I’m walking on the bird loop in a half-hearted inquiry as to whether I’m still alive after the last round of chemo. Prognosis: Maybe.
Sometimes I wonder if it’s worth it to go out for a stroll when my body isn’t working. Someday I will remember that the answer is always yes.
We’re locked in the icy throes of winter, so it’s sunny and 75, the sort of February day the chamber of commerce doesn’t bother advertising because nobody will believe it.
The bird loop is just a third of a mile, perfect for easy loops of strolling and sightseeing and escaping the insanity. The usual suspects are here.
A cormorant is diving underwater, looking for brunch.

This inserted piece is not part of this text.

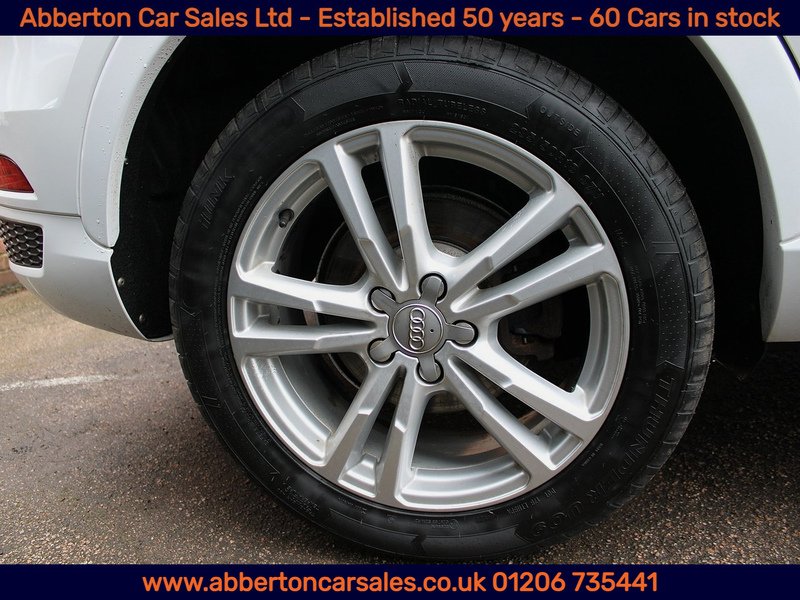 Used Audi Q3 2016 for sale - 77651104: Photo 20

Mo times him. Thirty seconds and change each time under. It seems like a lot of work, but I suppose it’s easier than the takeout line at McDonald’s. A heron sits quietly on the far turn, his second day in the same spot. Herons seem to be set in their ways. I like herons.
The Baseball Boys are out. We’re guessing they’re here for spring training. They field grounders in the confident way of someone doing the same routine for 20 years or so. I wonder if it’s safe to park next to them, given that there’s no backstop and they’re throwing 90 mph. I figure it’s OK because guys at this level don’t miss. And then we see the guy screaming like a little girl trying to chase down an errant ball before it hits the creek. I wonder if they autograph your windshield if they smack it?

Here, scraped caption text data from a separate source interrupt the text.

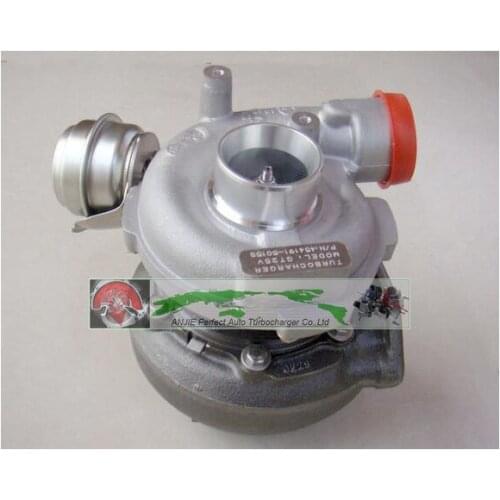 Turbo For BMW 530D 730D E38 E39 98 M57D M57 D30 3.0L GT2556V 454191 454191-0015 454191-0013 454191-0012 454191-0010 Turbocharger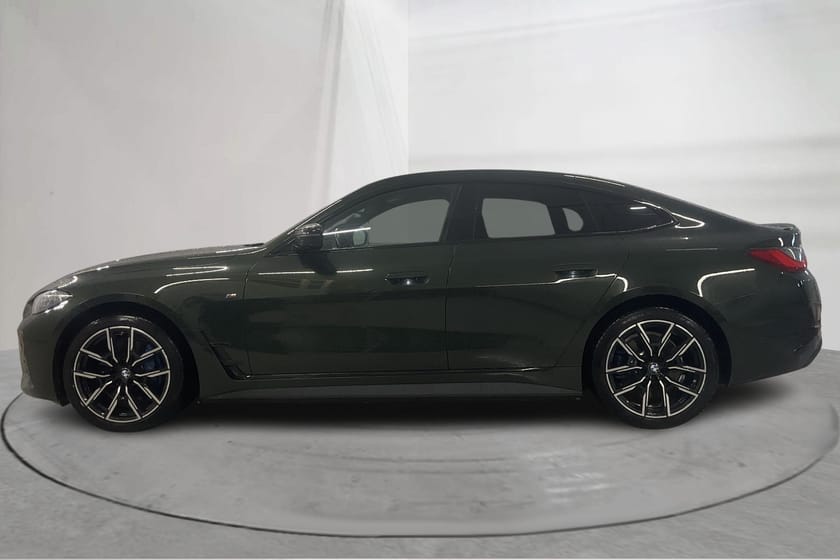 Bild 2 av BMW i4 M50 xDrive Gran Coupé xDrive, G26 (544hk) M Sport Laserljus H/K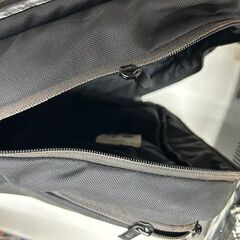 THE　NORTH　FACE　リュック　ジャンク品の画像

The Native American artist guy is at the end of the front stretch again. He seems to have taken up residence there, painting and weaving and chatting with women pushing strollers and toting small dogs. It’s a fair swap given that we stole his country.
The walk is a little better today. We wear a mask all the time now, but I look at it as altitude training. And it’s worth it for that whole Don’t Die thing. The numbers are evenly split these days for masked people on the bird loop, I suppose reflecting the mood of the nation. We keep our distance and form little detours when people come too close. What else can you do?

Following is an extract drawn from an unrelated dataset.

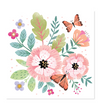 Floral Envelope Card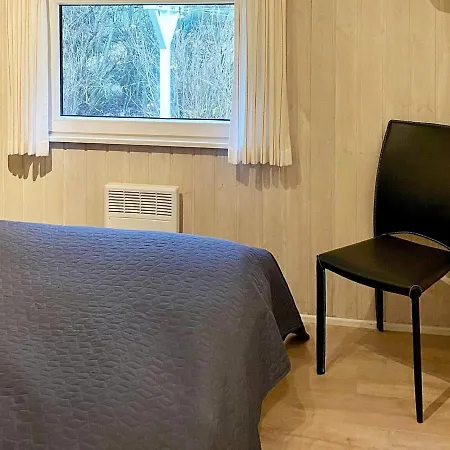 Сasa de vacaciones 8 Person Holiday In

The miles are a welcome respite after a weekend of staring at death. Runners and dogs and motorized bikes and couples and ravens and fishermen, the motley cast of characters who have become my partners in crime over the years. The dream returns; what if? One-third mile loops forever. Hot hamsters. New horizons. What’s the point if you can’t dream?
I’ve been running around in circles pretending to be myself, or at least pretending to be a former self. The joy of a brain on autopilot, the body sweating, the lazy circles of a Chinese satellite so far above that you don’t even know it’s there, the yin and the yang at peace, if only for a few fleeting moments on a sidewalk in a park in a desert oasis.
Why would somebody NOT do this on purpose? See you tomorrow, Baseball Boys.